++++ Task data

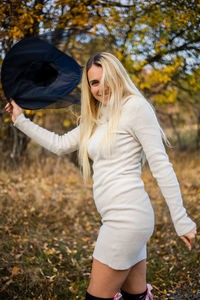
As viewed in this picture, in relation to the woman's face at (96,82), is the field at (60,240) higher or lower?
lower

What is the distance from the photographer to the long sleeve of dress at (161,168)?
62.8 inches

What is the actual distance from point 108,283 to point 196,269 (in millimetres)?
2438

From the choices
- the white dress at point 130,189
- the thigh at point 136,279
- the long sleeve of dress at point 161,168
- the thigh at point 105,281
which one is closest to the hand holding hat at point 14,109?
the white dress at point 130,189

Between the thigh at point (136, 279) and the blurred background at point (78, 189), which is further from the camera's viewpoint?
the blurred background at point (78, 189)

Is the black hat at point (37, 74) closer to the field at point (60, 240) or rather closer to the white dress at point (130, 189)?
the white dress at point (130, 189)

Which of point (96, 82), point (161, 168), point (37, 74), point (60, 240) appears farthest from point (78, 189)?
point (161, 168)

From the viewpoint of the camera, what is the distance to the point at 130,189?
1.63 meters

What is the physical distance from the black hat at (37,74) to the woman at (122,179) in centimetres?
59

++++++++

■ **What is being asked**
Copy the listing with each "thigh" changed to "leg" and nothing else altered. Omit the pictures.

■ **Correct result**
As viewed in this picture, in relation to the woman's face at (96,82), is the field at (60,240) higher or lower?
lower

What is the distance from the photographer to the long sleeve of dress at (161,168)?
62.8 inches

What is the actual distance from point 108,283 to point 196,269 (in millimetres)?
2438

From the choices
- the white dress at point 130,189
- the leg at point 136,279
- the long sleeve of dress at point 161,168
- the leg at point 105,281
which one is closest to the hand holding hat at point 14,109?
the white dress at point 130,189

Between the leg at point (136, 279) and the blurred background at point (78, 189), which is further from the camera's viewpoint?
the blurred background at point (78, 189)

Is the black hat at point (37, 74) closer to the field at point (60, 240) or rather closer to the white dress at point (130, 189)?
the white dress at point (130, 189)

Which of point (96, 82), point (161, 168), point (37, 74), point (60, 240) appears farthest from point (78, 189)?
point (161, 168)

From the viewpoint of the camera, what is the distance to the point at 130,189?
1.63 meters

What is the physical distance from the black hat at (37,74) to the woman at (122,179) in centimetres?
59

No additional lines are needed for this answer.